Erling Haaland has spent the 2026 World Cup doing what he does best — scoring goals and generating content.
The Norwegian striker's unpolished posts on his Snapchat account, which has upwards of 3.3 million followers, have made him one of football's most meme-able personalities, with regular posts featuring his nostril-angle selfies comparing himself to Shrek, bald filters, silly Q&As and comedic skits.
The problem is that much of the content circulating online, however, is not actually his and it is largely AI-generated.
A video that racked up more than 31 million views on X in a matter of days last week showed the Manchester City forward mid-mouthful in a restaurant, flinching at his own reflection.
Community notes flagged it almost immediately and fact-checkers traced the footage to a comedic skit by Chinese duo Jin Long and Qiu Qiu, posted to TikTok on 15 June with Haaland's face swapped in using AI. The correction did not slow the clip down.
On 8 July, the same account posted further AI-altered videos of Haaland, which continued to rack up thousands of impressions.
A Haaland-Vinícius AI double act
Not all the fan content has been unwanted, however.
Ahead of Norway's last-16 clash with Brazil in New Jersey, fans began circulating edited videos superimposing Haaland's face onto Marlon Wayans' character in the 2004 comedy film White Chicks, with Brazil's Vinícius Júnior cast as Terry Crews in the film's iconic car sing-along scene.
Haaland spotted one of the edits on Instagram and asked that he and Vinícius recreate it in real life.
Yet the most-shared posts have depicted Haaland as a fur-clad Viking warrior bearing double-headed axes and commanding a longship through perilous waters.
It was not entirely of their own making. In 2023, photographer David Yarrow shot Haaland alone, waist-deep in an Oslo fjord, in full Viking dress.
Ahead of the 2026 World Cup, the Norwegian Football Federation brought Yarrow back to photograph the full squad. The resulting image, titled "The Vikings are coming," showed all 26 players armed with swords and shields on the shore of a fjord, a longship looming behind them.
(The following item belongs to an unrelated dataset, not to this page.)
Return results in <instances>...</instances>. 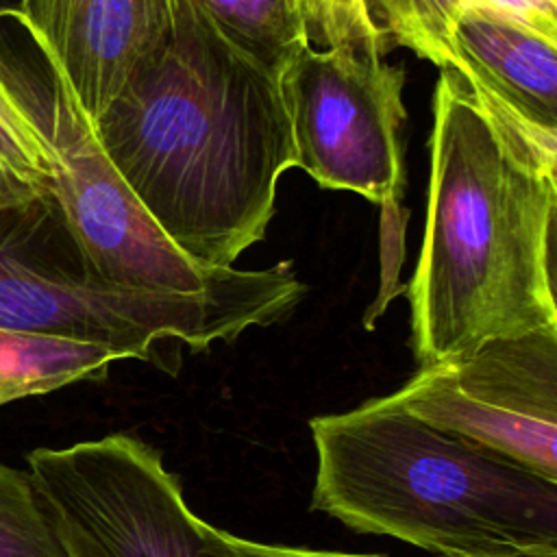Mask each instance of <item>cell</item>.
Returning a JSON list of instances; mask_svg holds the SVG:
<instances>
[{"mask_svg":"<svg viewBox=\"0 0 557 557\" xmlns=\"http://www.w3.org/2000/svg\"><path fill=\"white\" fill-rule=\"evenodd\" d=\"M376 46H302L278 76L296 152L324 189L392 207L403 187L405 72Z\"/></svg>","mask_w":557,"mask_h":557,"instance_id":"cell-6","label":"cell"},{"mask_svg":"<svg viewBox=\"0 0 557 557\" xmlns=\"http://www.w3.org/2000/svg\"><path fill=\"white\" fill-rule=\"evenodd\" d=\"M387 398L557 481V329L492 339L461 359L420 368Z\"/></svg>","mask_w":557,"mask_h":557,"instance_id":"cell-8","label":"cell"},{"mask_svg":"<svg viewBox=\"0 0 557 557\" xmlns=\"http://www.w3.org/2000/svg\"><path fill=\"white\" fill-rule=\"evenodd\" d=\"M94 131L157 228L213 270L263 239L278 178L296 168L278 76L237 48L200 0H176L170 37Z\"/></svg>","mask_w":557,"mask_h":557,"instance_id":"cell-1","label":"cell"},{"mask_svg":"<svg viewBox=\"0 0 557 557\" xmlns=\"http://www.w3.org/2000/svg\"><path fill=\"white\" fill-rule=\"evenodd\" d=\"M0 557H67L28 472L0 463Z\"/></svg>","mask_w":557,"mask_h":557,"instance_id":"cell-15","label":"cell"},{"mask_svg":"<svg viewBox=\"0 0 557 557\" xmlns=\"http://www.w3.org/2000/svg\"><path fill=\"white\" fill-rule=\"evenodd\" d=\"M366 7L387 44L405 46L440 70H453L450 30L459 0H366Z\"/></svg>","mask_w":557,"mask_h":557,"instance_id":"cell-14","label":"cell"},{"mask_svg":"<svg viewBox=\"0 0 557 557\" xmlns=\"http://www.w3.org/2000/svg\"><path fill=\"white\" fill-rule=\"evenodd\" d=\"M54 207L0 209V326L96 344L120 359H150L159 342L207 350L252 326L285 320L307 285L289 263L235 270L202 292L113 285L39 255L37 233Z\"/></svg>","mask_w":557,"mask_h":557,"instance_id":"cell-4","label":"cell"},{"mask_svg":"<svg viewBox=\"0 0 557 557\" xmlns=\"http://www.w3.org/2000/svg\"><path fill=\"white\" fill-rule=\"evenodd\" d=\"M300 11L313 48L387 46L368 15L366 0H300Z\"/></svg>","mask_w":557,"mask_h":557,"instance_id":"cell-16","label":"cell"},{"mask_svg":"<svg viewBox=\"0 0 557 557\" xmlns=\"http://www.w3.org/2000/svg\"><path fill=\"white\" fill-rule=\"evenodd\" d=\"M52 165L39 87L13 81L0 59V209L50 207Z\"/></svg>","mask_w":557,"mask_h":557,"instance_id":"cell-11","label":"cell"},{"mask_svg":"<svg viewBox=\"0 0 557 557\" xmlns=\"http://www.w3.org/2000/svg\"><path fill=\"white\" fill-rule=\"evenodd\" d=\"M176 0H20L15 17L94 124L133 70L165 44Z\"/></svg>","mask_w":557,"mask_h":557,"instance_id":"cell-9","label":"cell"},{"mask_svg":"<svg viewBox=\"0 0 557 557\" xmlns=\"http://www.w3.org/2000/svg\"><path fill=\"white\" fill-rule=\"evenodd\" d=\"M311 509L440 557H557V481L389 403L309 422Z\"/></svg>","mask_w":557,"mask_h":557,"instance_id":"cell-3","label":"cell"},{"mask_svg":"<svg viewBox=\"0 0 557 557\" xmlns=\"http://www.w3.org/2000/svg\"><path fill=\"white\" fill-rule=\"evenodd\" d=\"M113 361L120 355L104 346L0 326V407L100 379Z\"/></svg>","mask_w":557,"mask_h":557,"instance_id":"cell-12","label":"cell"},{"mask_svg":"<svg viewBox=\"0 0 557 557\" xmlns=\"http://www.w3.org/2000/svg\"><path fill=\"white\" fill-rule=\"evenodd\" d=\"M461 9L507 17L557 39V0H459Z\"/></svg>","mask_w":557,"mask_h":557,"instance_id":"cell-17","label":"cell"},{"mask_svg":"<svg viewBox=\"0 0 557 557\" xmlns=\"http://www.w3.org/2000/svg\"><path fill=\"white\" fill-rule=\"evenodd\" d=\"M46 67L39 104L54 157L50 200L81 270L113 285L172 292H202L231 278L237 268H205L157 228L104 154L65 76L48 61Z\"/></svg>","mask_w":557,"mask_h":557,"instance_id":"cell-7","label":"cell"},{"mask_svg":"<svg viewBox=\"0 0 557 557\" xmlns=\"http://www.w3.org/2000/svg\"><path fill=\"white\" fill-rule=\"evenodd\" d=\"M213 535L218 546L226 553V557H383V555H357V553L313 550V548L283 546V544H263V542L237 537L222 529H213Z\"/></svg>","mask_w":557,"mask_h":557,"instance_id":"cell-18","label":"cell"},{"mask_svg":"<svg viewBox=\"0 0 557 557\" xmlns=\"http://www.w3.org/2000/svg\"><path fill=\"white\" fill-rule=\"evenodd\" d=\"M453 70L503 126L557 159V39L513 20L461 9Z\"/></svg>","mask_w":557,"mask_h":557,"instance_id":"cell-10","label":"cell"},{"mask_svg":"<svg viewBox=\"0 0 557 557\" xmlns=\"http://www.w3.org/2000/svg\"><path fill=\"white\" fill-rule=\"evenodd\" d=\"M200 4L237 48L276 76L309 44L300 0H200Z\"/></svg>","mask_w":557,"mask_h":557,"instance_id":"cell-13","label":"cell"},{"mask_svg":"<svg viewBox=\"0 0 557 557\" xmlns=\"http://www.w3.org/2000/svg\"><path fill=\"white\" fill-rule=\"evenodd\" d=\"M26 463L67 557H226L161 453L133 435L35 448Z\"/></svg>","mask_w":557,"mask_h":557,"instance_id":"cell-5","label":"cell"},{"mask_svg":"<svg viewBox=\"0 0 557 557\" xmlns=\"http://www.w3.org/2000/svg\"><path fill=\"white\" fill-rule=\"evenodd\" d=\"M420 257L407 285L420 368L492 339L557 329V159L503 126L440 70Z\"/></svg>","mask_w":557,"mask_h":557,"instance_id":"cell-2","label":"cell"}]
</instances>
Haaland, by Yarrow's own account, had pushed for the squad follow-up himself.
Fans wasted little time running with with the theme, flooding social media with AI-generated variations — Haaland mid-battle, clad in armour, axe raised — blurring the line between sanctioned mythology and fan-made fiction.
Right-wing and far-right accounts, drawn to Haaland as a symbol of white, blonde and physically imposing masculinity, have been particularly prone to sharing the Viking-themed content.
The Chinese obsession
Much of the AI content has its roots in China, where Haaland has become something close to a folk hero.
Since joining Weibo and Douyin, China's version of TikTok, on 6 June, he has amassed 1.6 million followers on Weibo and 5.2 million on Douyin in the space of a month.
Hashtags related to the striker have generated more than 490 million views on Weibo alone.
Chinese fans have given him two distinct personas. On the pitch, he is the "Nordic Cyborg" or "Robot Striker" or a goal machine of almost inhuman efficiency.
Off it, he is Habao, roughly "Ha Baby," a goofy, approachable giant whose exaggerated expressions and off-pitch antics have made him a fixture in Chinese meme culture.
Many of the fan edits circulating on Chinese social media are of a song, titled "Haaland (Ha Ha Ha)," that is set to the tune of Moskau, a 1979 track by German Eurodisco group Dschinghis Khan — recorded more than two decades before the Norwegian striker was born.